- What is being asked
From the listing below, output the lines between the one with "5 Bedrooms Semi" and the one with "Nou Mestalla - Испания", including those two, and nothing else. Pictures are not copied.

(Beginning of Given records)

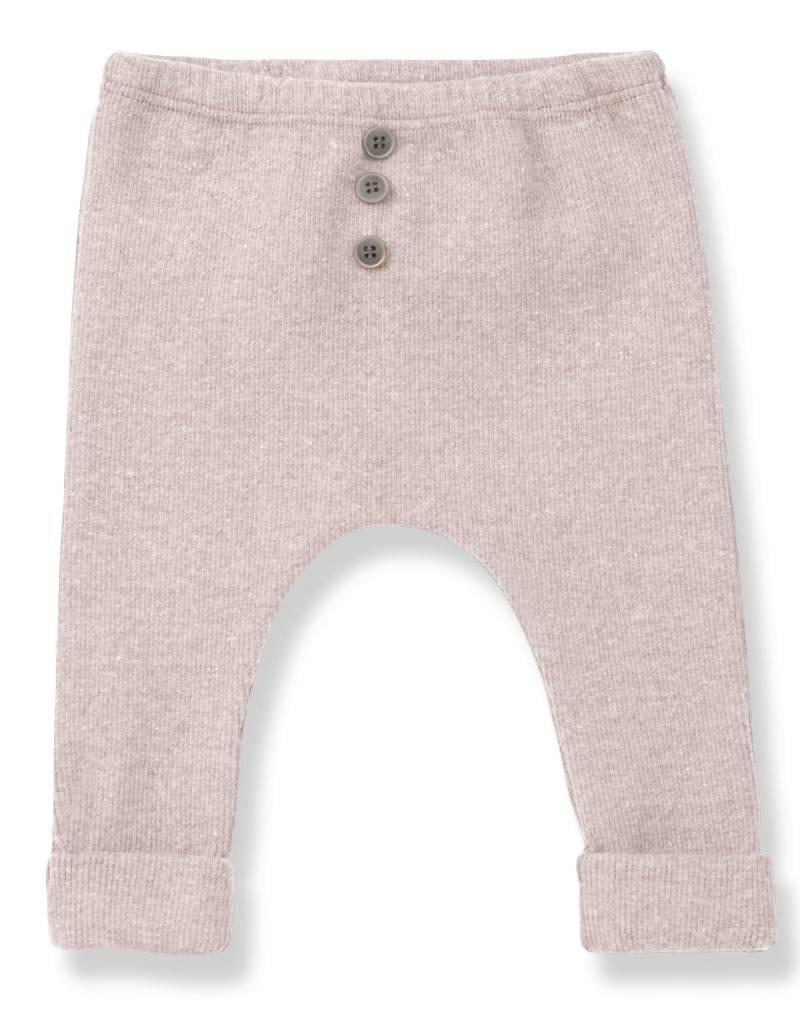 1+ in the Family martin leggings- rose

(End of Given records)
(Beginning of Given records)

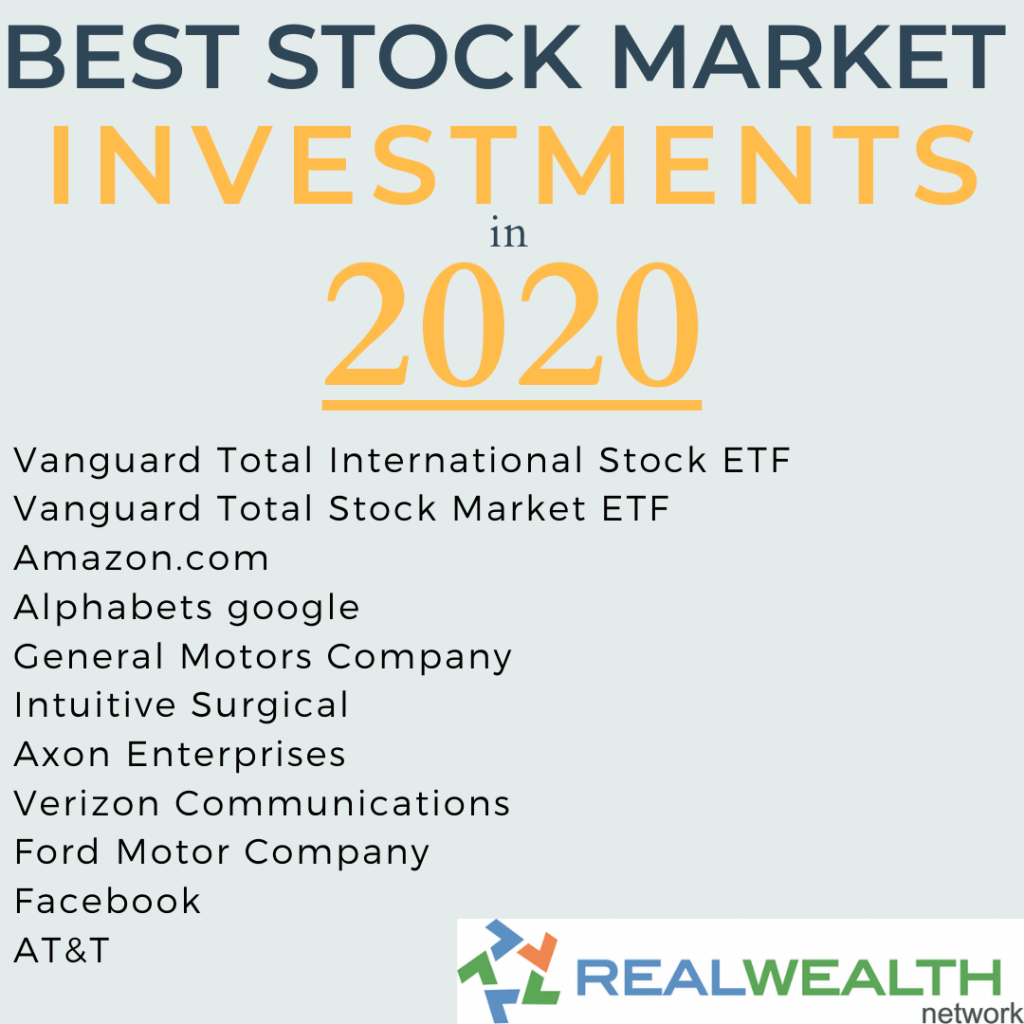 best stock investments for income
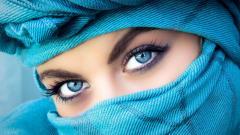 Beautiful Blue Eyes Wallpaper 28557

(End of Given records)
(Beginning of Given records)

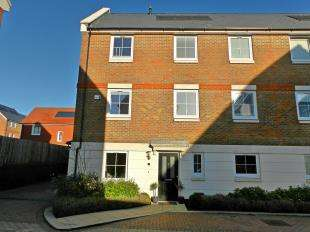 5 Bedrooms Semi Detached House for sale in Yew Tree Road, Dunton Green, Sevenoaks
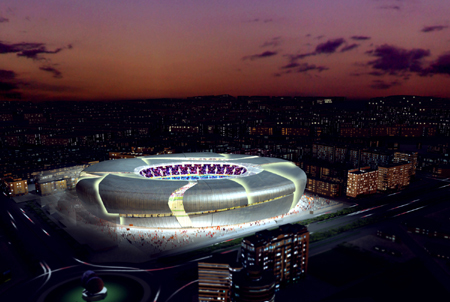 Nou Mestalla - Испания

(End of Given records)

- Solution to this task
 5 Bedrooms Semi Detached House for sale in Yew Tree Road, Dunton Green, Sevenoaks
 Nou Mestalla - Испания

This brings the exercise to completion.